New technologies allowed faster manufacture, reduced costs, and mass production. Firms such a Tiffany & Co. developed new ways to cut and set diamonds, making the stones appear more delicate and refined. In 1914 a new cut called the “brilliant” was applied to diamonds. Invisible or "Millegrain" settings allowed jewelers to secure stones with tiny metal ridges, beads or grains to securely fasten a stone in a lightweight, unobtrusive manner. Technology outside of the jewelry field never the less drove the market, as was the case with electric lighting, which made monochromatic diamond pieces sparkle brilliantly, making them even more prized.

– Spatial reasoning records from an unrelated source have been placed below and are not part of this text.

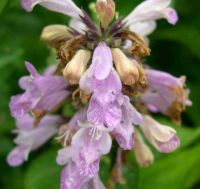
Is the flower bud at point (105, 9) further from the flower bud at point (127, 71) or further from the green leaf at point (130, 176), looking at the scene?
the green leaf at point (130, 176)

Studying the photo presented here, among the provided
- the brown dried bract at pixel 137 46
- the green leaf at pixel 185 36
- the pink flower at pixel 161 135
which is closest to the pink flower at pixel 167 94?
the pink flower at pixel 161 135

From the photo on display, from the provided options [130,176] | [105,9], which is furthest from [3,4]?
[130,176]

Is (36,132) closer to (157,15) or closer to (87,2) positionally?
(157,15)

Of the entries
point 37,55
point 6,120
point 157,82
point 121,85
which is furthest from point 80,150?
point 37,55

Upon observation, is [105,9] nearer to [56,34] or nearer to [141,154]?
[56,34]

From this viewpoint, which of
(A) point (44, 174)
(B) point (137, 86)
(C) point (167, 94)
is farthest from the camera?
(A) point (44, 174)

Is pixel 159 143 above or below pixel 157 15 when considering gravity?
below

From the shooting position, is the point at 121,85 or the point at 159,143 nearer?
the point at 121,85
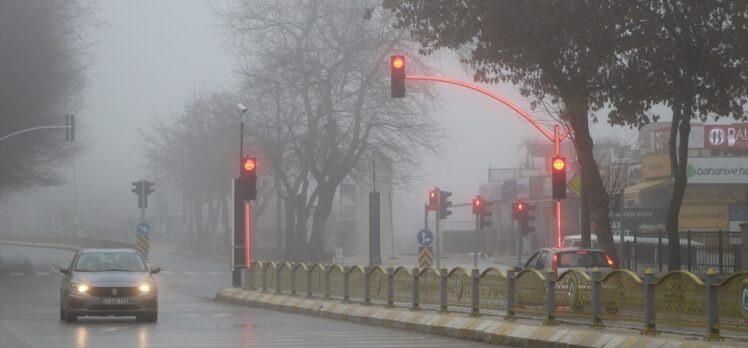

Popular stones included green demantoid garnets, black opals, and Montana sapphires. Pearls were highly prized and extremely expensive, available to only the wealthiest, however convincing fake pearls were produced for the mass market. Various types of necklaces were popular, including the Negligee style, two pendants at unequal lengths on a chain or a necklace without a clasp whose ends were worn draped around the neck, Sautoir necklaces of beads that were worn long and below the waist, often with tassels on the end, and the most common type of necklace from the period the Lavaliere which consisted of a pendant worn on a long thin chain. Brooches were popular and worn in multiples. New sporting themes were commonly depicted. Bracelets were also worn in multiples or alone, Spring bracelets were designed to open widely but fit snugly on the wearer’s wrist. Hatpins, watch fobs, and stick pins were also common accessories.